My brother showed me the basics of how to get the honey from the rack, then left me to figure it out by myself. So, from here on, remember that I’m no expert, and that there might have been easier (and more correct) ways to do what I did:
First, I used an electric hot knife to remove (“de-cap”) the wax covering the honeycomb cells:
The left side of the rack shows the cells that still have the wax caps. The right side is where I just made a swath through with the hot knife and honey is exposed. (You can also see where the honey kind of “cooked” on the blade and turned brown. I don’t know if it was supposed to do this, like maybe I should have been wiping the honey from the blade while working — it didn’t affect the outcome but it will be a pain to clean I’m sure.)
**Note — the above tool is a hot. knife. My thumb will attest to that. A burn/cut combo. Ow. It was a scary enough tool that even my boys wouldn’t get near it, and they’re usually attracted to anything electric, sharp, and/or poisonous.
Two uncapped racks went into the extractor at a time. I turned the handle and it spun the racks (they were in a cage-like contraption inside). It took about 10-15 minutes of spinning per set to get the honey out.
Something I’ve learned about gardening in the front yard is that it’s much more social than back-yard gardening:
When I had the extractor on the front porch, my neighbor’s landscaper, Shylock, came over to check it out. Shylock is from Zimbabwe, and he told me how he and his brothers get honey from hives in the woods there. Getting honey from a wild hive is a whole ‘nother ball of wax (couldn’t resist)….I like the idea of bee boxes and protective bee suits myself, but it was truly fascinating to hear him tell about it.
When they were all done, I brought the extractor inside to sit on the radiator.
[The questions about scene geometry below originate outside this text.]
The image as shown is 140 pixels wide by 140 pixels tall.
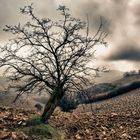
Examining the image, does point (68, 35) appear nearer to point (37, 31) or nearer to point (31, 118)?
point (37, 31)

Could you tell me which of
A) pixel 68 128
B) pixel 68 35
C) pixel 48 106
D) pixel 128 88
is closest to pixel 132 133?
pixel 68 128

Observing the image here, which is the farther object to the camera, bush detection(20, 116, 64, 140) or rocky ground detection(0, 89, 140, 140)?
rocky ground detection(0, 89, 140, 140)

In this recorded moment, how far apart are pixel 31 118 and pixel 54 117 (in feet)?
7.58

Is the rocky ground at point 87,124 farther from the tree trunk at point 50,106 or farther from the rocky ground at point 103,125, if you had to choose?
the tree trunk at point 50,106

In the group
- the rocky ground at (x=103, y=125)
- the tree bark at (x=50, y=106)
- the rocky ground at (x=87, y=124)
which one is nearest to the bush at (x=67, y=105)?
the rocky ground at (x=103, y=125)

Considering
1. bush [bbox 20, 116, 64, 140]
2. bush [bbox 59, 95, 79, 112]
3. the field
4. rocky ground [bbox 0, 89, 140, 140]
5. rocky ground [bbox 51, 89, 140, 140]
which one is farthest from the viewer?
bush [bbox 59, 95, 79, 112]

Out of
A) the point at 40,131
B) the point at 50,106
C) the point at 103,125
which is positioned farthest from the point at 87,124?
the point at 40,131

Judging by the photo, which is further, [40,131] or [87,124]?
[87,124]

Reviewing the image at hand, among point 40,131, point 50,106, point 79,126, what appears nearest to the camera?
point 40,131

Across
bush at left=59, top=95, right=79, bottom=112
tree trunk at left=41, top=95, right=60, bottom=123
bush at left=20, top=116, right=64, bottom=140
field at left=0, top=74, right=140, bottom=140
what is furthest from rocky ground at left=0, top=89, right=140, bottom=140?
bush at left=59, top=95, right=79, bottom=112

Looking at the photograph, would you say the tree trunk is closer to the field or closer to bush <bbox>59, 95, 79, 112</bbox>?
the field

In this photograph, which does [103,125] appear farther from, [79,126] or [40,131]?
[40,131]

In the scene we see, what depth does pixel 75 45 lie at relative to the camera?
18.6 meters

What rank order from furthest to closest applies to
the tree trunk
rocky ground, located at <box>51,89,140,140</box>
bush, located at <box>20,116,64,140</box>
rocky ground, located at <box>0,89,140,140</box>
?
rocky ground, located at <box>51,89,140,140</box>, the tree trunk, rocky ground, located at <box>0,89,140,140</box>, bush, located at <box>20,116,64,140</box>
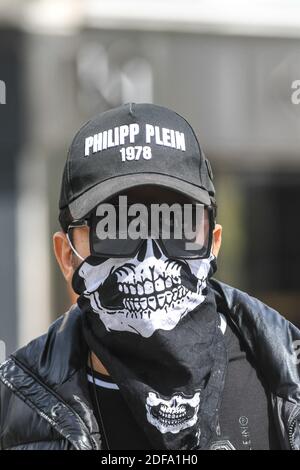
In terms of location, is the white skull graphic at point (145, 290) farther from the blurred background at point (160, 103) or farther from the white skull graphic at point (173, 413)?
the blurred background at point (160, 103)

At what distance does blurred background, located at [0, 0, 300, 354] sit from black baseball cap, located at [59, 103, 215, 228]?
5.02 m

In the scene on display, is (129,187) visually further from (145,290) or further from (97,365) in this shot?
(97,365)

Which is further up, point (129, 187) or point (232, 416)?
point (129, 187)

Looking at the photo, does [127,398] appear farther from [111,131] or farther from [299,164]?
[299,164]

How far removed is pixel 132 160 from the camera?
6.70ft

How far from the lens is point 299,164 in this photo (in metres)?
7.78

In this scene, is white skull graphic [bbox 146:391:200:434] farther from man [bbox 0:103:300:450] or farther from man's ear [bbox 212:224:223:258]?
man's ear [bbox 212:224:223:258]

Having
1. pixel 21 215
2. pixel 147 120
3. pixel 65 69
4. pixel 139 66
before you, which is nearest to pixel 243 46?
pixel 139 66

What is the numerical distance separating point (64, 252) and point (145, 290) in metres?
0.25

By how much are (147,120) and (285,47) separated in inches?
228

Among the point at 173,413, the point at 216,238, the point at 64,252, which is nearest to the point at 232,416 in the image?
the point at 173,413

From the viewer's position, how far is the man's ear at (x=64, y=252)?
218 cm

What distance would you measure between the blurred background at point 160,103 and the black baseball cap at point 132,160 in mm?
5025

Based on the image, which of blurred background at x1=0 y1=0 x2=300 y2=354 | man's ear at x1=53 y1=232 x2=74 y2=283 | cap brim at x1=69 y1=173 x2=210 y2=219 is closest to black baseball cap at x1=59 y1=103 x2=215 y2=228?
cap brim at x1=69 y1=173 x2=210 y2=219
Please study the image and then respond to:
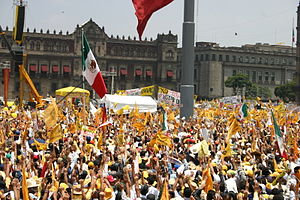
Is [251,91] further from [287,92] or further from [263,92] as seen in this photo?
[287,92]

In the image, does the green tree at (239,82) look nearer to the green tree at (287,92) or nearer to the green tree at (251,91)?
the green tree at (251,91)

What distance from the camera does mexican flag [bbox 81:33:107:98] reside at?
15602 mm

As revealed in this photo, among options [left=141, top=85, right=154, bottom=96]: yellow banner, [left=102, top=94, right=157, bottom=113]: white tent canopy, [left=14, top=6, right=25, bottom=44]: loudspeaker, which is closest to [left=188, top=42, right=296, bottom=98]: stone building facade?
[left=141, top=85, right=154, bottom=96]: yellow banner

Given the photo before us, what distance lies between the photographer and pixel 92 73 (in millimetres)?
15898

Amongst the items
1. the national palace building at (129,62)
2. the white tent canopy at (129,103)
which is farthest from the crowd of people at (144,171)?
the national palace building at (129,62)

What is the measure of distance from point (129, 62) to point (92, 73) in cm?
7707

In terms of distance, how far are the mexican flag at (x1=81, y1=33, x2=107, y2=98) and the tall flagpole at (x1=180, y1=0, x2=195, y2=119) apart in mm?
11056

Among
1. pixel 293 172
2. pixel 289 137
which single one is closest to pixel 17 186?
pixel 293 172

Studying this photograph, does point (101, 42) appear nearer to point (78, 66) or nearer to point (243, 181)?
point (78, 66)

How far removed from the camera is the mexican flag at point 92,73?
→ 15.6 meters

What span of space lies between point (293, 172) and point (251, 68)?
99.6 m

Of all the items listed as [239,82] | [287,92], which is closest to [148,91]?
[287,92]

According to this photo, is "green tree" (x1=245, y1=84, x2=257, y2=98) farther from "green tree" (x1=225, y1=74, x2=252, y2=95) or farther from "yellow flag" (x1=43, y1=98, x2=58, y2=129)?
"yellow flag" (x1=43, y1=98, x2=58, y2=129)

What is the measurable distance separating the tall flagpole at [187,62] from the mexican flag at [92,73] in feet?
36.3
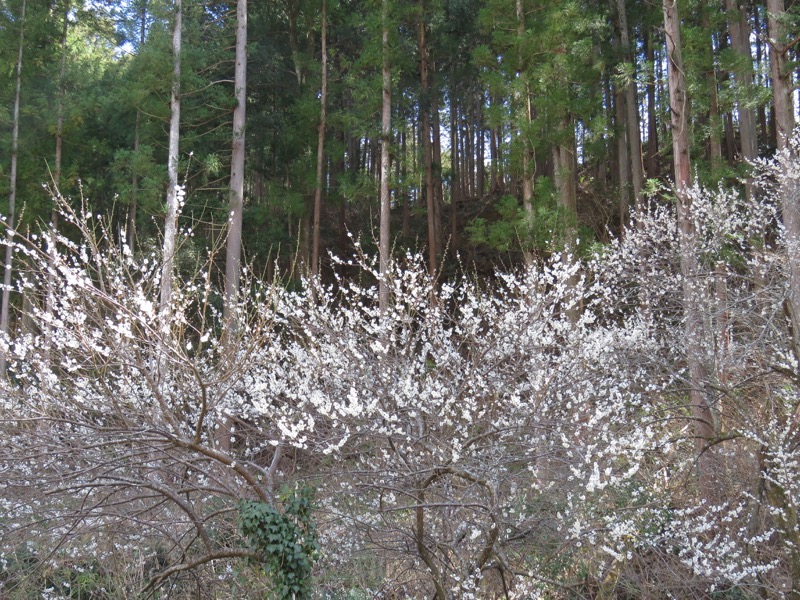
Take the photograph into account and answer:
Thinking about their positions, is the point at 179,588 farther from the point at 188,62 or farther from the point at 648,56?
the point at 648,56

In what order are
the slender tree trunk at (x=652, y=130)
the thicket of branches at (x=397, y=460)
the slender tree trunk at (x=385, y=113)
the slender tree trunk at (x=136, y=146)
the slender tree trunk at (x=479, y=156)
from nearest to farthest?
the thicket of branches at (x=397, y=460)
the slender tree trunk at (x=385, y=113)
the slender tree trunk at (x=136, y=146)
the slender tree trunk at (x=652, y=130)
the slender tree trunk at (x=479, y=156)

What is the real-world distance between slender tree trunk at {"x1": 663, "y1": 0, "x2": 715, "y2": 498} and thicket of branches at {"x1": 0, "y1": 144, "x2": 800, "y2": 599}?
0.10 metres

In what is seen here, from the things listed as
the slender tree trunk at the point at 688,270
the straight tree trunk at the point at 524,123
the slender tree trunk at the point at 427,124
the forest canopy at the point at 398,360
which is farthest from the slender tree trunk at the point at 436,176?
the slender tree trunk at the point at 688,270

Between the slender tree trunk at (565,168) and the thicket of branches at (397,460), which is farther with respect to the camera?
the slender tree trunk at (565,168)

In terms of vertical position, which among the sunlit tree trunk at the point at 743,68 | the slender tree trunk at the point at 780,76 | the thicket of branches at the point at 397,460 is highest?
the sunlit tree trunk at the point at 743,68

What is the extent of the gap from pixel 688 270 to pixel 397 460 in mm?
3823

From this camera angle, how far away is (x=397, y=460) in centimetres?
591

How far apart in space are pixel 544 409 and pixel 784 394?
2330 mm

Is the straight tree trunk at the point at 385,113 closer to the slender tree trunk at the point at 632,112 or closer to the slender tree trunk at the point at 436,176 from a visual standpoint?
the slender tree trunk at the point at 436,176

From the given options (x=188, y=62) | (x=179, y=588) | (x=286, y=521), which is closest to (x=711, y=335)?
(x=286, y=521)

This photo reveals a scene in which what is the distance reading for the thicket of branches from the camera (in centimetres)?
518

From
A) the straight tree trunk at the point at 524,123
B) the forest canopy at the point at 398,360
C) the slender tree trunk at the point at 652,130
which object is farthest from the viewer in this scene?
the slender tree trunk at the point at 652,130

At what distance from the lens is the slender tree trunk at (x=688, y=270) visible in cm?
695

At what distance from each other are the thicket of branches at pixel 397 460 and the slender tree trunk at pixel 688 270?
0.10 m
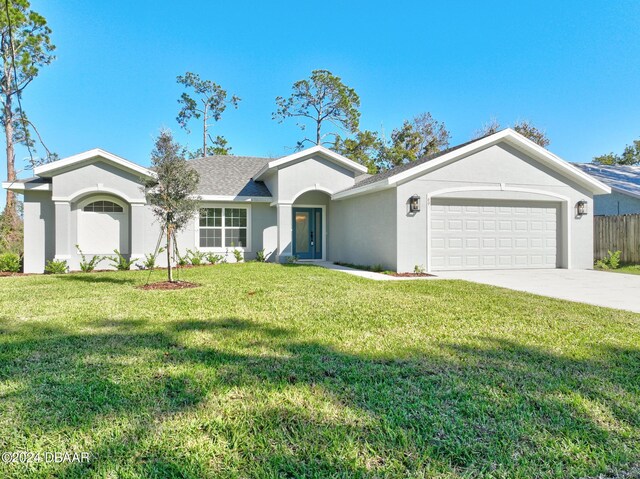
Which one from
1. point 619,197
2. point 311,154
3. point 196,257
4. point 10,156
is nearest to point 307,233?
point 311,154

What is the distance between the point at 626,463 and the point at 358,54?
26479 mm

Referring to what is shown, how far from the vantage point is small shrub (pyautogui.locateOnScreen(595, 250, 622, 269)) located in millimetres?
13445

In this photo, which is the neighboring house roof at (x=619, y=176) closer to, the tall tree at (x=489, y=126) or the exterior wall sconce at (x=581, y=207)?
the exterior wall sconce at (x=581, y=207)

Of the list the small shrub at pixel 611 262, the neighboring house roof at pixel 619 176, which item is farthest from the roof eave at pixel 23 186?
the neighboring house roof at pixel 619 176

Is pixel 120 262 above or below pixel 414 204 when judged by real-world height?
below

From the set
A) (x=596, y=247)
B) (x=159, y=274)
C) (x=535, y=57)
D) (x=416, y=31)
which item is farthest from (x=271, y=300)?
(x=535, y=57)

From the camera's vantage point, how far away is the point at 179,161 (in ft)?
30.0

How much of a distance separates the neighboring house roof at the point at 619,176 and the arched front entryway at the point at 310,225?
1405 cm

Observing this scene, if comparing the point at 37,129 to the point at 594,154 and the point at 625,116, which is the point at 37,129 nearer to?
the point at 625,116

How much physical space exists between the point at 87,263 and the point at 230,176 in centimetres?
674

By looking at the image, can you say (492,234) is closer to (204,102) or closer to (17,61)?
(17,61)

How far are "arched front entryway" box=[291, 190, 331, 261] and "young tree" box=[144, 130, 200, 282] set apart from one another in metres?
7.23

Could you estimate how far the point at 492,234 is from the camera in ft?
41.5

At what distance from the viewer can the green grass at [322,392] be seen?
2238mm
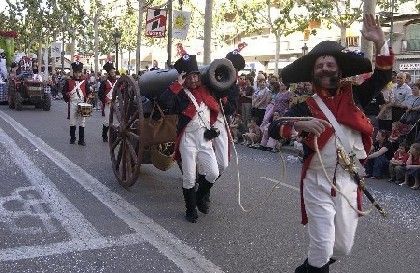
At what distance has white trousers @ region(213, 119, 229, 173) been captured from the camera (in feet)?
21.4

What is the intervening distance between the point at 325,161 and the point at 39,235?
10.2 feet

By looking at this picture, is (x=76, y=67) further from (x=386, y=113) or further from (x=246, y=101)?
(x=386, y=113)

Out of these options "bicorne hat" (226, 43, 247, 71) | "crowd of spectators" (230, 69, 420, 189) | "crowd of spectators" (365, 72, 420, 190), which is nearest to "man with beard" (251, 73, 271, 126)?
"crowd of spectators" (230, 69, 420, 189)

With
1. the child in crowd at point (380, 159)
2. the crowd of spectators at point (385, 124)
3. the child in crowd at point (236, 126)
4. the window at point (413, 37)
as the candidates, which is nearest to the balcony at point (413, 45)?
the window at point (413, 37)

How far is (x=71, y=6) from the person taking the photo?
42406 millimetres

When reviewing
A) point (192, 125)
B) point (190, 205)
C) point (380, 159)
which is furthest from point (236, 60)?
point (380, 159)

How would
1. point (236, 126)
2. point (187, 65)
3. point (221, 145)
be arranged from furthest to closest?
point (236, 126) → point (221, 145) → point (187, 65)

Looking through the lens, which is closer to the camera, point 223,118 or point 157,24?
point 223,118

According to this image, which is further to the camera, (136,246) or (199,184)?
(199,184)

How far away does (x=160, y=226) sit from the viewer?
598 centimetres

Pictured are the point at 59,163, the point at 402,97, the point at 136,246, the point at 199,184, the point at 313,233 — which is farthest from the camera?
the point at 402,97

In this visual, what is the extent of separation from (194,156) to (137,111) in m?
1.49

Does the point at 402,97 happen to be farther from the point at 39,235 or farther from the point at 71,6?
the point at 71,6

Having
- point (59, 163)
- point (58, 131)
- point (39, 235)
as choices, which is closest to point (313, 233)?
point (39, 235)
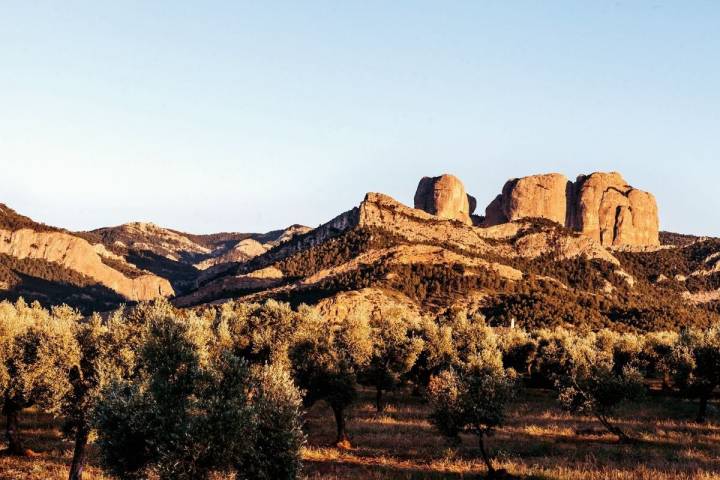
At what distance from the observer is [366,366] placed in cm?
6431

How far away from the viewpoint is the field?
117ft

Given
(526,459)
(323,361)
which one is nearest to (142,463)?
(323,361)

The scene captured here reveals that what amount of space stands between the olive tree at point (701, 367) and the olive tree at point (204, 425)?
165ft

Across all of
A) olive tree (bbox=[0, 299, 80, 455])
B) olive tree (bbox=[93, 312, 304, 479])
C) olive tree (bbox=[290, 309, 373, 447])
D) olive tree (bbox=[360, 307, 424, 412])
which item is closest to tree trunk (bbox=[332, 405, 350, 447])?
olive tree (bbox=[290, 309, 373, 447])

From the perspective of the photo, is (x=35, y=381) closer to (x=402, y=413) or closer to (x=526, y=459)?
(x=526, y=459)

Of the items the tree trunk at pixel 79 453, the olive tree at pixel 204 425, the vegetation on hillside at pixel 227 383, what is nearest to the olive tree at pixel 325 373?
the vegetation on hillside at pixel 227 383

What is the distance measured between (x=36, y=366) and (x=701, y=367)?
62284 mm

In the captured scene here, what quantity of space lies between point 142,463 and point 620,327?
151689 mm

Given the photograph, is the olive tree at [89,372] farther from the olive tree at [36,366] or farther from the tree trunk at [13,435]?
the tree trunk at [13,435]

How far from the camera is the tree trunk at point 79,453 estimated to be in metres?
33.1

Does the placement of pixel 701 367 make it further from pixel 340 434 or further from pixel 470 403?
pixel 340 434

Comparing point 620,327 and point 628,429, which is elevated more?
point 620,327

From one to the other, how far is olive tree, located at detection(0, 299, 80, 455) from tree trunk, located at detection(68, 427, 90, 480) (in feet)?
8.43

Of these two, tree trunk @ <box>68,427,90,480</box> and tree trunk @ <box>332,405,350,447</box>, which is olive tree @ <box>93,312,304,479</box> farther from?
tree trunk @ <box>332,405,350,447</box>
The warmth of the radiator made the honey less viscous so it flowed better when it was time to strain it.
It also made our house smell deliciously of honey.
After all the honey went through the strainer and into the 5-gallon bucket, then it was time to put it into jars.
My brother’s amazing sense of timing brought him back to the house right when I was starting this part — or as he described it, “the fun part”. Knowing that I have a touch of adult ADD and am a little klutzy (both amplified when toddlers are around) he kindly reminded me that it was *really* important to keep an eye on the honey filling the jar — not fun when it overflows.
Its flavor is just perfect…it is flowery and light. I have been eating straight spoonfuls of it and can’t stop.
I used random left-over jars so there were 3 different sizes, but we ended up with 10 pints, 3 half-pints, and 4 4-oz. jars. If my math is correct that’s over a gallon of honey….
And one very happy resident Pooh bear.